Businesses could get up to $25,000 to help add jobs, remain viable.

A new Montgomery County program will provide small, disadvantaged businesses with financial assistance and educational support services to help keep them viable, grow their operations and expand their payrolls.

In May, the county will roll out a micro-grant pilot program that awards small, for-profit companies grants worth between $2,500 and $25,000.

Small businesses — especially those owned by women, minorities and veterans — often struggle to fund investments that can lead to economic growth, said Judy Dodge, president of the Montgomery County Board of Commissioners.

The micro-grants will assist disadvantaged companies buy machinery, computers, technology, signs and other fixed assets.

The program is an outgrowth of the county’s MCOFuture strategic plan, which calls for greater focus on and more services for small businesses, Dodge said.

“Small business is the backbone of our community,” Dodge said. “We’ve got to pay attention to our own small companies — we want them to stay and prosper.”
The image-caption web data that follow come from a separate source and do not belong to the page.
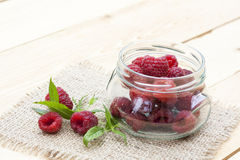Fresh sweet red raspberry in a glass jar and mint on light wooden table. Selective focus Royalty Free Stock Image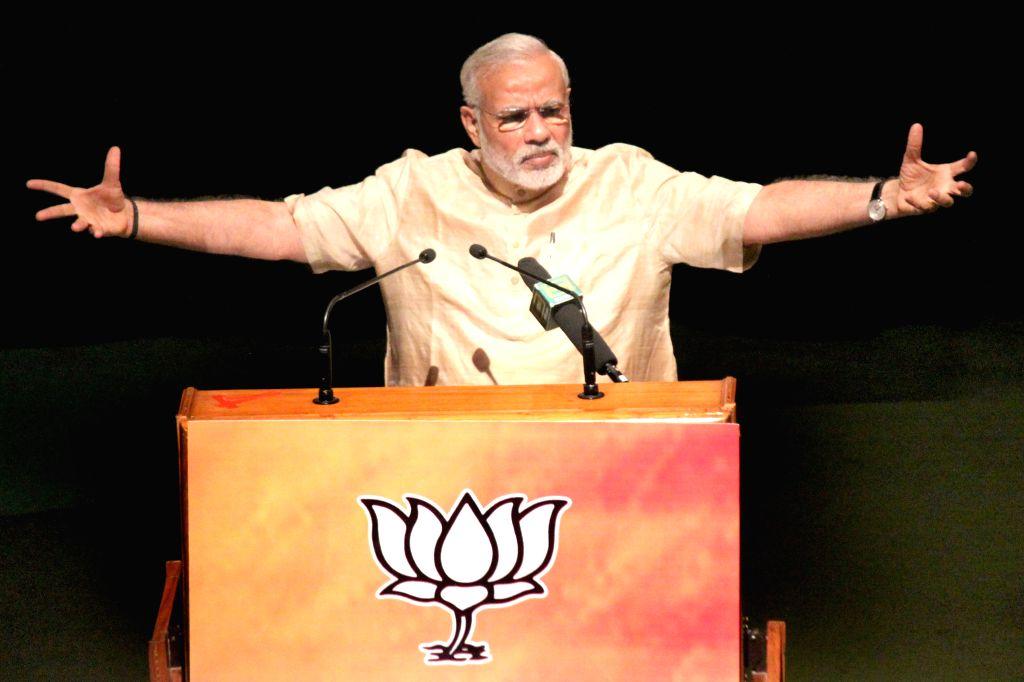 Prime Minister Narendra Modi addresses party MPs during workshop on pro-poor schemes, in New Delhi on April 19, 2015. - Narendra Modi
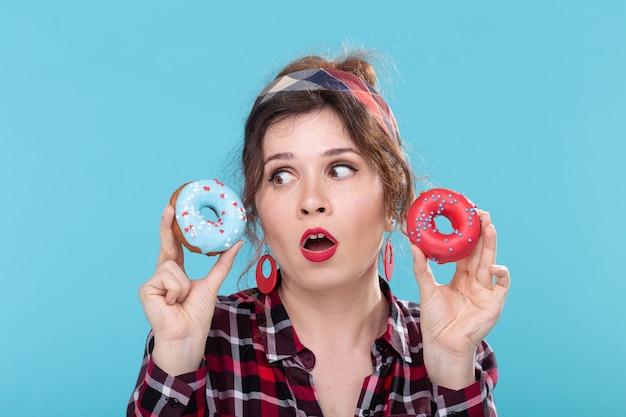 Junk food, diät und ungesundes lifestyle-konzept - pin-up-frau mit donuts über dem blau
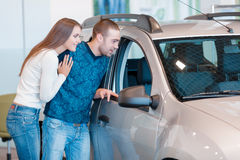 Interested couple examines a new car in showroom Stock Image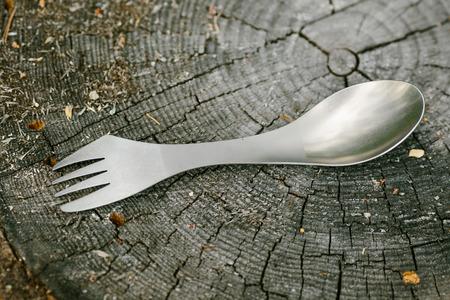 titanium spork lying on a wooden stump in the forest Standard-Bild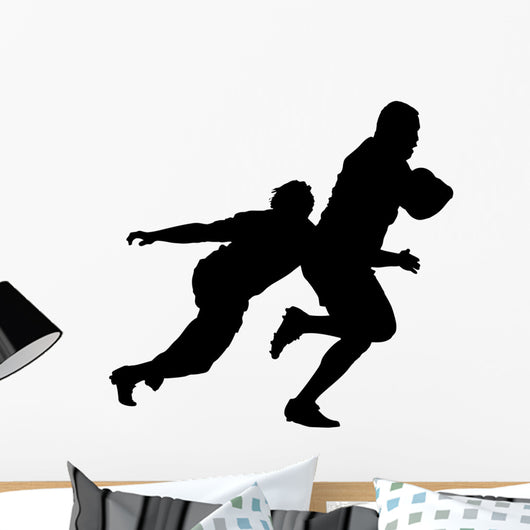 Side Profile of Rugby Player Tackling Runner With Ball Wall Decal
In addition to offering small grants, the county also plans to open a new business solutions center to provide resources and outreach for companies of all sizes.

The micro-grant pilot program will help local companies in the county — excluding Dayton and Kettering — expand by buying equipment, inventory and funding other capital needs, said Erik Collins, the county’s director of community and economic development.

Collins said a little money can make a big difference for small companies, which generate many new jobs across the region and state.

About 54 percent of firms in Ohio have fewer than five employees, though these companies only employ about 4 percent of the state’s workforce, according to U.S. Census data.

“This is another way to support our own companies,” Collins said.

To be eligible for the program, companies must have five or fewer employees and meet socially and economically disadvantaged requirements, Collins said.

The firms must be owned by women, minorities, veterans or people who face social and economical obstacles, such as cultural bias.

Eligible companies must have good credit, be up-to-date on their taxes and be at least one year old. They must have store fronts (no home-based or second income companies), and sales revenue cannot exceed $500,000.

Many disadvantaged companies have great business ideas and plans but lack sufficient access to capital, which can restrict growth and hiring, said Mark Anderson, with Montgomery County development services.

The pilot program seeks to be a critical financing source for very small businesses that may not have other options, officials said. Targeted sectors include retail, transportation, service industry and childcare.

A joint report by the Federal Reserve banks of New York, Atlanta, Cleveland, and Philadelphia found that the top challenge for small companies in businesses fewer than five years was the lack of credit availability that is needed to make key investments.

The county also has teamed up with Community Action Partnership of the Greater Dayton Area to provide “wrap-around” services for award recipients, Anderson said.

Services can include educational courses on topics such as money management and business plan development.

The county has $300,000 to distribute over the next three years, including $100,000 in the first year. The entitlement funding comes from the U.S. Department of Housing and Urban Development (HUD).

If the pilot is successful, the hope is to expand the program and make it permanent, possibly by pooling money from local communities to increase the number of awards, Anderson said.

“If we can show this program has some wheels to it, I think we’ll get other jurisdictions involved and have more money,” he said.

At the same time, the county also is in the process of establishing a Business Solutions Center, which will be staffed by employees from the county’s economic development and workforce development departments.

On Tuesday, county commissioners approved a lease for 12,075 square feet of office space at the Medwork Occupational Health Care building, 1435 Cincinnati St.

The center, located near the University of Dayton Arena, will offer a variety resources for local businesses and will connect them with employer services and other businesses for networking opportunities.

Companies will be able to receive services such as marketing consultation and assistance obtaining permits, Anderson said. Companies may need help finding workers, targeting customers or applying for a loan.

“It’s kind of business concierge services,” Anderson said.

The center is expected to open in the next several months.